(WRITTEN PROBLEM):
Retype every item below word for word, keeping each one in its original order.

▬▬▬

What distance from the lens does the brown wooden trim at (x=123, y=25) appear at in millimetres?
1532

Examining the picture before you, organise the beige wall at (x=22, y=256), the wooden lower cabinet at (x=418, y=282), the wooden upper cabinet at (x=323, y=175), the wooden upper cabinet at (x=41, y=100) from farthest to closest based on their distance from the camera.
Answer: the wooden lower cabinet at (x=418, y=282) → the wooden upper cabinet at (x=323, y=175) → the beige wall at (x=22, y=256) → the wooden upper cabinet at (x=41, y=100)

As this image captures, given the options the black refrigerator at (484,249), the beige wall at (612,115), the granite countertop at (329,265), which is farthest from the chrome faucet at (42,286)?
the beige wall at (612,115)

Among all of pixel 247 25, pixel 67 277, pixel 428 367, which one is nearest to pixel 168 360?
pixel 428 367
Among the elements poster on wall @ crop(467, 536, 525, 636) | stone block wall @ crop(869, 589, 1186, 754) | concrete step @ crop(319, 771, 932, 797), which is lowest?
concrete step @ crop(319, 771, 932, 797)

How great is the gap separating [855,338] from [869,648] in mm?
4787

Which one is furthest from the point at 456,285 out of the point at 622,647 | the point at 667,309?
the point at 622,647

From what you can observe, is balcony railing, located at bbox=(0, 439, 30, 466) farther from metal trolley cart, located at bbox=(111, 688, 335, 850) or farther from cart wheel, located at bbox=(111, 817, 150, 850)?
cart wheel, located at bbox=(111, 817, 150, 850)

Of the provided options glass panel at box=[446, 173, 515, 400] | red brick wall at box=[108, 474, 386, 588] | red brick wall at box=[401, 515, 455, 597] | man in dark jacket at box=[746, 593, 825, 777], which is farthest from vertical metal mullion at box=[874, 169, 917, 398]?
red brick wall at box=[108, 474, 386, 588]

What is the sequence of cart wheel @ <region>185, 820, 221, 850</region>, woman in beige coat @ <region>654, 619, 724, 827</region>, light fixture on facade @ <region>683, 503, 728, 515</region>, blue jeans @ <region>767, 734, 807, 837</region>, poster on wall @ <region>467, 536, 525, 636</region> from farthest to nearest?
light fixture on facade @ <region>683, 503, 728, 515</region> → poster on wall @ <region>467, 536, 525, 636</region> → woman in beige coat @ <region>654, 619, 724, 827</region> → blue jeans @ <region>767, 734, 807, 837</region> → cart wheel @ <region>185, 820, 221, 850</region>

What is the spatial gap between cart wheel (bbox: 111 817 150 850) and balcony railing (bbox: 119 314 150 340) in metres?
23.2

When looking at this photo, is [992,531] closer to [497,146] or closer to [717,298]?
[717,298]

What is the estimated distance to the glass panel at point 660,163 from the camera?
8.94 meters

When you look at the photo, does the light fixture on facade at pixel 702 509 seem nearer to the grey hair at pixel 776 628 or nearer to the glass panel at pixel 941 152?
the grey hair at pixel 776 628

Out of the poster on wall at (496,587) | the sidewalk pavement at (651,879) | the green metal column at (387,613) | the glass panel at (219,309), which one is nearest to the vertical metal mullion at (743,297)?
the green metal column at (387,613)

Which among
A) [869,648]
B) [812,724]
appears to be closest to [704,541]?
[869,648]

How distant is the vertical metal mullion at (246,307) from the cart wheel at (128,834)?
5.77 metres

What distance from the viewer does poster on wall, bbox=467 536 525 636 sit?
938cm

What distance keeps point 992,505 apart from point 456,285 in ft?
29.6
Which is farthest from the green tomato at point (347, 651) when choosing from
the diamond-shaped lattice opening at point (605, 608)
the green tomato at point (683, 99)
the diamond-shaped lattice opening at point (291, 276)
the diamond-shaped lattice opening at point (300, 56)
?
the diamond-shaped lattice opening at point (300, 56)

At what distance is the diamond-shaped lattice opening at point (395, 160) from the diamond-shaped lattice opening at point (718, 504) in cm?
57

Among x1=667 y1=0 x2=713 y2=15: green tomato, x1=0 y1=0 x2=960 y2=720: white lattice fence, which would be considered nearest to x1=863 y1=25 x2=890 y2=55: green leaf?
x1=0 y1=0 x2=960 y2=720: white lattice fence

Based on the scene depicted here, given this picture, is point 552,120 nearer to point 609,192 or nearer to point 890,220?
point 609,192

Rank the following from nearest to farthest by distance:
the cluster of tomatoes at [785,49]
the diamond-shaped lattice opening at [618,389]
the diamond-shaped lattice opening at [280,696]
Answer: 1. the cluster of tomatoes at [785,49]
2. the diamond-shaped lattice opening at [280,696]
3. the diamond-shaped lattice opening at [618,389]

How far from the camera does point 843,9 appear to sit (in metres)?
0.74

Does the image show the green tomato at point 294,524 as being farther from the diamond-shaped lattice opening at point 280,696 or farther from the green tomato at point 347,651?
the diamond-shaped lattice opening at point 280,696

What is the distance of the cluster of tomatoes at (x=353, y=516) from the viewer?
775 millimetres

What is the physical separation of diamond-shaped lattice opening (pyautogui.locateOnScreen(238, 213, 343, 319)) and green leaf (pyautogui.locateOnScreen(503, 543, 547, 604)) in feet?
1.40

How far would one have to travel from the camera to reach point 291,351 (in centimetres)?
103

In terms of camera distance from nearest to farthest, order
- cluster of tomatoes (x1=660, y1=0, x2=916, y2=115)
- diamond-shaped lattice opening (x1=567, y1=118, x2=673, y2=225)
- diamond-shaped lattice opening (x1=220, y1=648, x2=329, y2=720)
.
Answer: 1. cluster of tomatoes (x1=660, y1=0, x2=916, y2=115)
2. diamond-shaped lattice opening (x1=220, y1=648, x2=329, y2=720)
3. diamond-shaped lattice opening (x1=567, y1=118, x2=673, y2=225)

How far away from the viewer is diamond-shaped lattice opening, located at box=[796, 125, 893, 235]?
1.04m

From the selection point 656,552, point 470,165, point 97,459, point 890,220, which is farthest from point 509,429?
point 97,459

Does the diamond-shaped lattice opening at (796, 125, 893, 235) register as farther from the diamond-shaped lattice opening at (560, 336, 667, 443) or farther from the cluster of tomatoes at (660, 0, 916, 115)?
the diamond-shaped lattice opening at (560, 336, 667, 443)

▬▬▬

(OUTPUT):
What distance from the lens does the brown wooden trim at (x=123, y=25) appear at in millimetres?
1532

Examining the picture before you, organise the beige wall at (x=22, y=256), the wooden lower cabinet at (x=418, y=282), the wooden upper cabinet at (x=323, y=175), the wooden upper cabinet at (x=41, y=100) from farthest to closest based on their distance from the camera.
Answer: the wooden lower cabinet at (x=418, y=282) → the wooden upper cabinet at (x=323, y=175) → the beige wall at (x=22, y=256) → the wooden upper cabinet at (x=41, y=100)

As this image captures, given the options the black refrigerator at (484,249), the beige wall at (612,115), the granite countertop at (329,265), which is farthest from the chrome faucet at (42,286)?
the beige wall at (612,115)

Among all of pixel 247 25, pixel 67 277, pixel 428 367, which one is nearest to pixel 168 360?
pixel 428 367
Among the elements poster on wall @ crop(467, 536, 525, 636) | stone block wall @ crop(869, 589, 1186, 754) | concrete step @ crop(319, 771, 932, 797), which is lowest?
concrete step @ crop(319, 771, 932, 797)

How great is the gap separating [855,338] from [869,648] in mm?
4787

Which one is furthest from the point at 456,285 out of the point at 622,647 | the point at 667,309?
the point at 622,647

From what you can observe, is balcony railing, located at bbox=(0, 439, 30, 466) farther from metal trolley cart, located at bbox=(111, 688, 335, 850) or farther from cart wheel, located at bbox=(111, 817, 150, 850)?
cart wheel, located at bbox=(111, 817, 150, 850)

Of the provided options glass panel at box=[446, 173, 515, 400] | red brick wall at box=[108, 474, 386, 588] | red brick wall at box=[401, 515, 455, 597] | man in dark jacket at box=[746, 593, 825, 777], which is farthest from vertical metal mullion at box=[874, 169, 917, 398]?
red brick wall at box=[108, 474, 386, 588]

What is the sequence of cart wheel @ <region>185, 820, 221, 850</region>, woman in beige coat @ <region>654, 619, 724, 827</region>, light fixture on facade @ <region>683, 503, 728, 515</region>, blue jeans @ <region>767, 734, 807, 837</region>, poster on wall @ <region>467, 536, 525, 636</region> from farthest to nearest?
light fixture on facade @ <region>683, 503, 728, 515</region> → poster on wall @ <region>467, 536, 525, 636</region> → woman in beige coat @ <region>654, 619, 724, 827</region> → blue jeans @ <region>767, 734, 807, 837</region> → cart wheel @ <region>185, 820, 221, 850</region>

What is the spatial gap between cart wheel (bbox: 111 817 150 850) and balcony railing (bbox: 119 314 150 340) in metres?
23.2

When looking at this photo, is [992,531] closer to [497,146] or closer to [717,298]?
[717,298]

What is the estimated distance to the glass panel at point 660,163 from the camera?
8.94 meters

When you look at the photo, does the light fixture on facade at pixel 702 509 seem nearer to the grey hair at pixel 776 628 or nearer to the glass panel at pixel 941 152?
the grey hair at pixel 776 628

Out of the poster on wall at (496,587) | the sidewalk pavement at (651,879) | the green metal column at (387,613) | the glass panel at (219,309), which one is nearest to the vertical metal mullion at (743,297)?
the green metal column at (387,613)

Which among
A) [869,648]
B) [812,724]
appears to be closest to [704,541]?
[869,648]

How distant is the vertical metal mullion at (246,307) from the cart wheel at (128,834)?
5.77 metres

What distance from the viewer does poster on wall, bbox=467 536 525 636 sit?
938cm

What distance keeps point 992,505 apart from point 456,285 in ft?
29.6
Which is farthest from the green tomato at point (347, 651) when choosing from
the diamond-shaped lattice opening at point (605, 608)
the green tomato at point (683, 99)
the diamond-shaped lattice opening at point (291, 276)
the diamond-shaped lattice opening at point (300, 56)
?
the diamond-shaped lattice opening at point (300, 56)

At what distance is the diamond-shaped lattice opening at point (395, 160) from the diamond-shaped lattice opening at point (718, 504) in cm?
57

Among x1=667 y1=0 x2=713 y2=15: green tomato, x1=0 y1=0 x2=960 y2=720: white lattice fence, which would be considered nearest to x1=863 y1=25 x2=890 y2=55: green leaf?
x1=0 y1=0 x2=960 y2=720: white lattice fence

Based on the scene depicted here, given this picture, is point 552,120 nearer to point 609,192 or nearer to point 890,220?
point 609,192

Rank the following from nearest to farthest by distance:
the cluster of tomatoes at [785,49]
the diamond-shaped lattice opening at [618,389]
the diamond-shaped lattice opening at [280,696]
Answer: 1. the cluster of tomatoes at [785,49]
2. the diamond-shaped lattice opening at [280,696]
3. the diamond-shaped lattice opening at [618,389]

How far from the camera does point 843,9 appear to sit (in metres)?
0.74

Does the image show the green tomato at point 294,524 as being farther from the diamond-shaped lattice opening at point 280,696 or farther from the green tomato at point 347,651?
the diamond-shaped lattice opening at point 280,696

What is the distance of the cluster of tomatoes at (x=353, y=516) from the viewer?
775 millimetres

What is the physical separation of diamond-shaped lattice opening (pyautogui.locateOnScreen(238, 213, 343, 319)) and green leaf (pyautogui.locateOnScreen(503, 543, 547, 604)) in feet?
1.40

How far would one have to travel from the camera to reach point 291,351 (in centimetres)?
103

In terms of camera distance from nearest to farthest, order
- cluster of tomatoes (x1=660, y1=0, x2=916, y2=115)
- diamond-shaped lattice opening (x1=567, y1=118, x2=673, y2=225)
- diamond-shaped lattice opening (x1=220, y1=648, x2=329, y2=720)
.
Answer: 1. cluster of tomatoes (x1=660, y1=0, x2=916, y2=115)
2. diamond-shaped lattice opening (x1=220, y1=648, x2=329, y2=720)
3. diamond-shaped lattice opening (x1=567, y1=118, x2=673, y2=225)

How far away from the viewer is diamond-shaped lattice opening, located at box=[796, 125, 893, 235]?
1.04m

From the selection point 656,552, point 470,165, point 97,459, point 890,220, which is farthest from point 509,429?
point 97,459

Does the diamond-shaped lattice opening at (796, 125, 893, 235) register as farther from the diamond-shaped lattice opening at (560, 336, 667, 443) or farther from the cluster of tomatoes at (660, 0, 916, 115)?
the diamond-shaped lattice opening at (560, 336, 667, 443)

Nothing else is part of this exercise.